_Document passage_

At the predicted start of the pass (plus timing margin), attitude control is switched from reaction wheel to thruster control, and the wheel speeds zeroed to avoid attitude drift caused by wheel spin down. Due to navigation timing errors, thruster control is required during the drag pass as a result of the aerodynamic torques on the spacecraft being larger than the reaction wheels can counteract. In order to minimize the number of thruster firings and the amount of fuel consumed controlling the spacecraft through the drag pass, the attitude control pointing deadbands are opened up to +/-15deg.. This allows the spacecraft to oscillate around the aerodynamic null without using any propellant.
During the drag pass, steering is done using a CSA/aerobraking attitude control mode. This mode utilizes the Mars ephemeris to provide position knowledge about Mars and controls the spacecraft using the CSA and the IMU. The spacecraft -Z axis is maintained along the spacecraft velocity vector, while the +X axis is pointed in the nadir direction. Star processing is disabled during the drag pass, since the buffeting of the spacecraft by the atmosphere makes star mis-identification likely, increasing the risk of contingency mode entry. The inertial attitude reference is propagated by the gyros. At the predicted end of drag the attitude control deadbands are tightened back up to reduce the spacecraft body rates below the limits for reaction wheel control authority. After allowing for an additional delay period for timing uncertainties when coming out of the drag pass, reaction wheel control is re-enabled and the spacecraft is commanded back to the outer cruise "array-normal-spin" mode, in which the +X axis is aligned along the Earth vector, while rotating about the +X axis at 0.01 rpm. For the very small orbit periods, less than 3 hours, there is a concern that Mars may be in the field of view of the CSA upon re-acquiring the cruise attitude, extending even further the amount of time the inertial reference is not updated by star crossings. Therefore an option exists to do an set up attitude in which a desired clock angle about the X axis is acquired that will ensure the CSA is not obscured by Mars prior to commanding back to "array-normal-spin".

_Data extract_
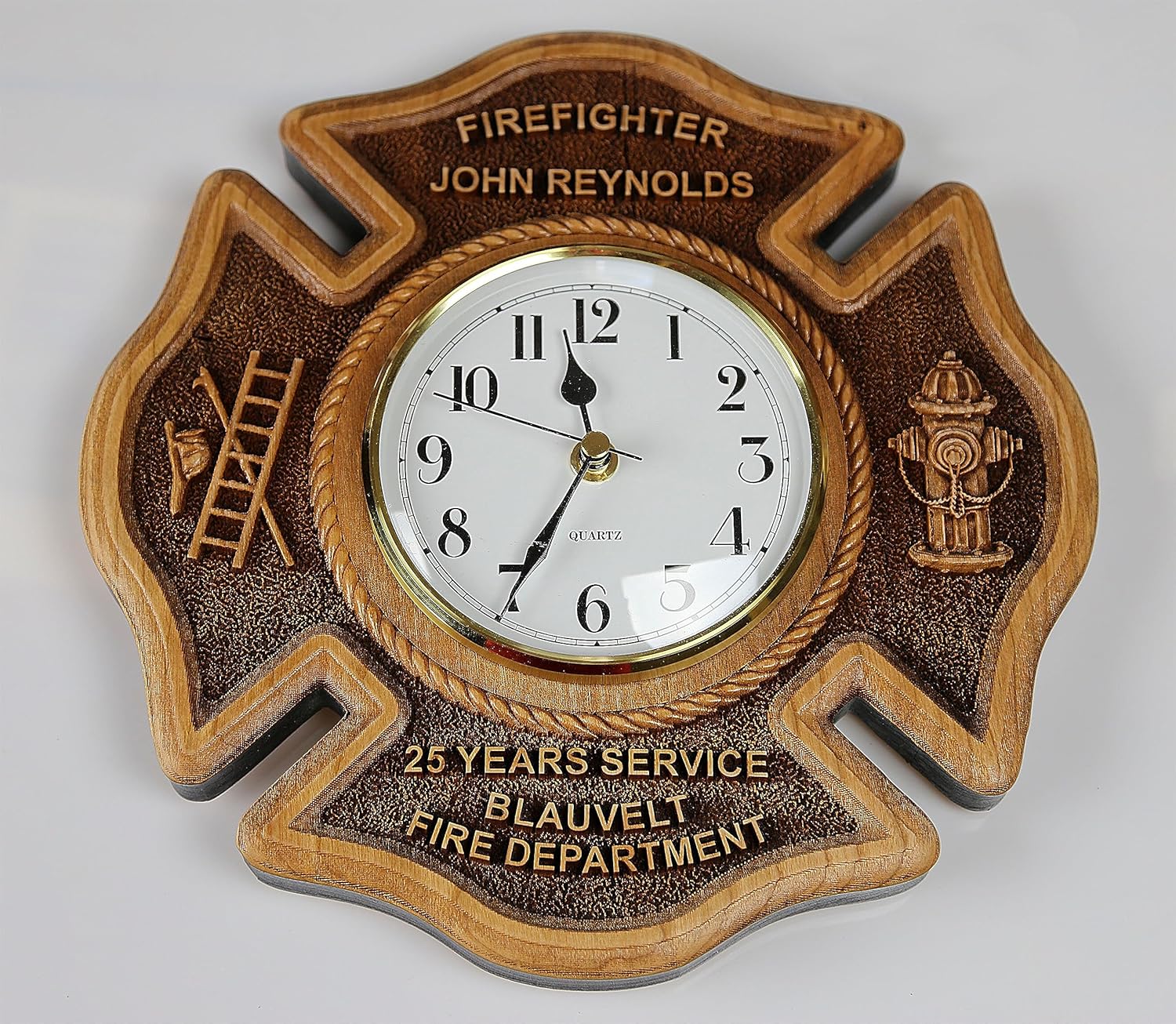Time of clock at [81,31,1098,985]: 11:34
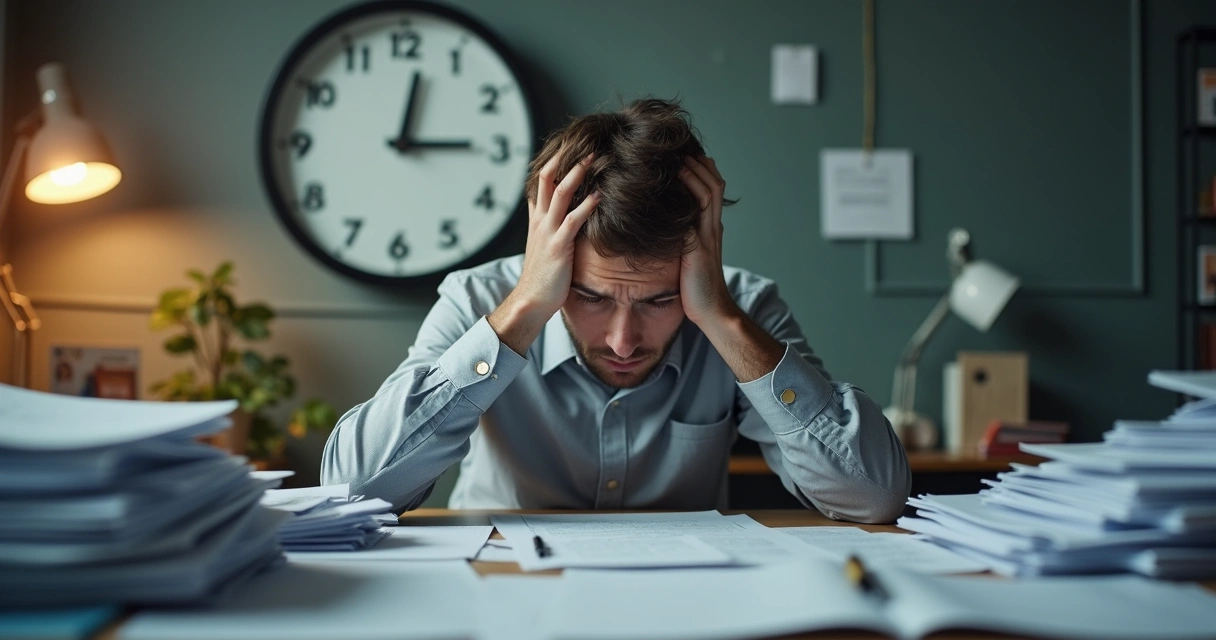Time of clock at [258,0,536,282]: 12:14
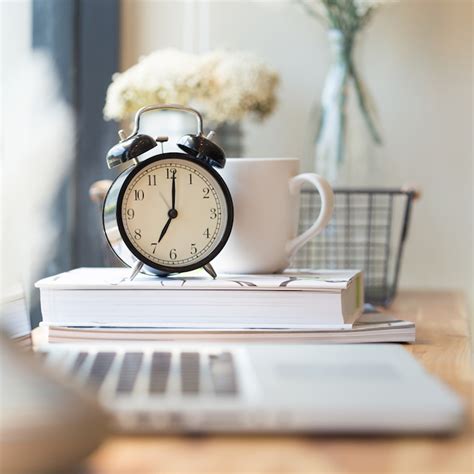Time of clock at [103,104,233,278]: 7:00
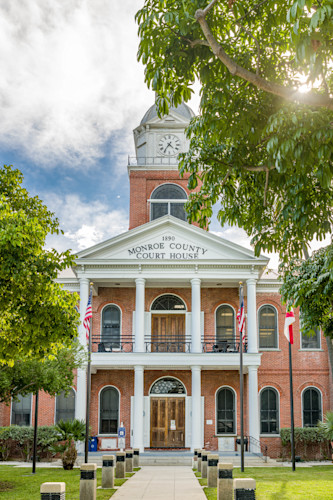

_Short problem 1_
In the aerobraking passage, to what range are the attitude control pointing deadbands opened during the drag pass?
_Short problem 2_
Extend the aerobraking passage beyond its final sentence.
The material has no role in this exercise.

_Output 1_
They are opened up to +/-15 degrees.

_Output 2_
After commanding the turn back to "array-normal-spin", the solar arrays are subsequently repositioned back to their normal cruise configuration. The transmitter is then turned back on and a period of real-time transmission allowed for spacecraft health assessment. Following the real-time period, the engineering telemetry stored on the recorder is played back for analysis.
As described earlier, the periapsis altitude is maintained within a prescribed corridor, balancing drag levels to achieve the final orbit period against thermal and dynamic pressure constraints. The maneuvers to adjust the periapsis altitude are performed at apoapsis. It is anticipated that several maneuver sequences will be pre-loaded on-board. The maneuvers will be initiated by real-time command as dictated by ground analyses. These "pre-canned" maneuvers will have fixed delta-V amounts, but the burn directions will require periodic updating due to the location of periapsis changing throughout the aerobraking phase.
Figure 5-12: Typical Aerobraking Orbit Profile With ABM
On the first day, the HGA will be deployed to its final mapping position as described in Section 5.3.4. The next day, an HGA calibration is performed to determine the exact position of the HGA boom and the HGA gimbal zero-reference point. On day three, the Mars Horizon Sensor Assembly (MHSA) is powered on for 48 hours prior to use in order to characterize its performance before initiating mapping control. The following day is devoted to flight software parameter uploads required to configure the spacecraft for mapping operations. Finally on day five the spacecraft is commanded to begin mapping nadir pointing. The spacecraft is monitored over the next several days to characterize its operations in the mapping configuration. Day 6 begins the payload checkout. All of the instruments and the PDS are powered on and their memory loads uplinked. Real-time data collection will take place for the next five days. During this time the routine data collection/return strategy of continuous recording at 4 ksps with daily playbacks at 21.33 ksps will be used. Upon completion of the spacecraft and payload checkout, the spacecraft will be declared ready for mapping and the mapping phase initiated.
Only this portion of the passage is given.